REQUIRED WORK: Only the pictures should be left out; repeat the rest of the data exactly.

****************

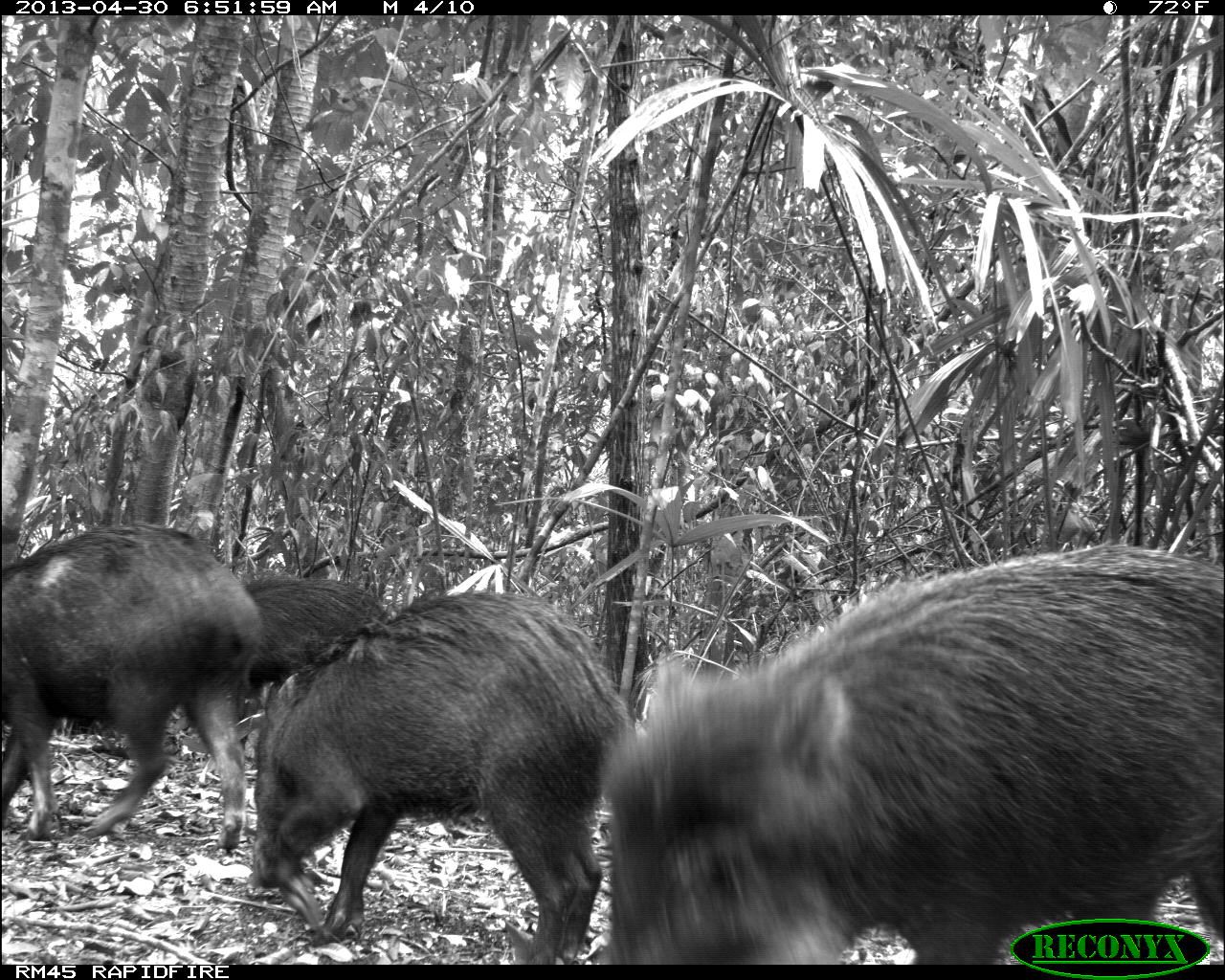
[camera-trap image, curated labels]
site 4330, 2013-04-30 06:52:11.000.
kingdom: Animalia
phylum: Chordata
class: Mammalia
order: Artiodactyla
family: Tayassuidae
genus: Tayassu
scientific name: Tayassu pecari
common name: white-lipped peccary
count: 5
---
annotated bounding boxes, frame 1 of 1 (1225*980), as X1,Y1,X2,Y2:
tayassu pecari: 595,539,1225,964; 251,586,638,965; 0,519,260,851; 240,576,389,691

****************

ANSWER TO THIS TASK:
[camera-trap image, curated labels]
site 4330, 2013-04-30 06:52:11.000.
kingdom: Animalia
phylum: Chordata
class: Mammalia
order: Artiodactyla
family: Tayassuidae
genus: Tayassu
scientific name: Tayassu pecari
common name: white-lipped peccary
count: 5
---
annotated bounding boxes, frame 1 of 1 (1225*980), as X1,Y1,X2,Y2:
tayassu pecari: 595,539,1225,964; 251,586,638,965; 0,519,260,851; 240,576,389,691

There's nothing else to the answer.